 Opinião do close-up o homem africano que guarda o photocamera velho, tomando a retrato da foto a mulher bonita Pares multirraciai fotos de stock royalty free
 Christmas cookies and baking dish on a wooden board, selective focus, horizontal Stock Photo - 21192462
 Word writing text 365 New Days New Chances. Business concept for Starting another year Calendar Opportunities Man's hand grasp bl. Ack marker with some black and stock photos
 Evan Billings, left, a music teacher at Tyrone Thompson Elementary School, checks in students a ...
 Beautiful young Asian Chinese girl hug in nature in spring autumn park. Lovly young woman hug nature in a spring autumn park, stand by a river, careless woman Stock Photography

...

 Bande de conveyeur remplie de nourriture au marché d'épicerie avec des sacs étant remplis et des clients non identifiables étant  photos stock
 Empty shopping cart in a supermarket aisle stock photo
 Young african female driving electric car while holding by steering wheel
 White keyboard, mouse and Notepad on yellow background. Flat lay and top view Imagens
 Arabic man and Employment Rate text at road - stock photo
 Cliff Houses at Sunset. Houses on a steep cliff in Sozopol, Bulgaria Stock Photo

-- ACTIVITY --
Nothing should appear in the answer except the lines above from the line with "Bande de conveyeur" through the line with "Empty shopping cart", both included, written out exactly.

-- SOLUTION FOR THIS PROBLEM --
 Bande de conveyeur remplie de nourriture au marché d'épicerie avec des sacs étant remplis et des clients non identifiables étant  photos stock
 Empty shopping cart in a supermarket aisle stock photo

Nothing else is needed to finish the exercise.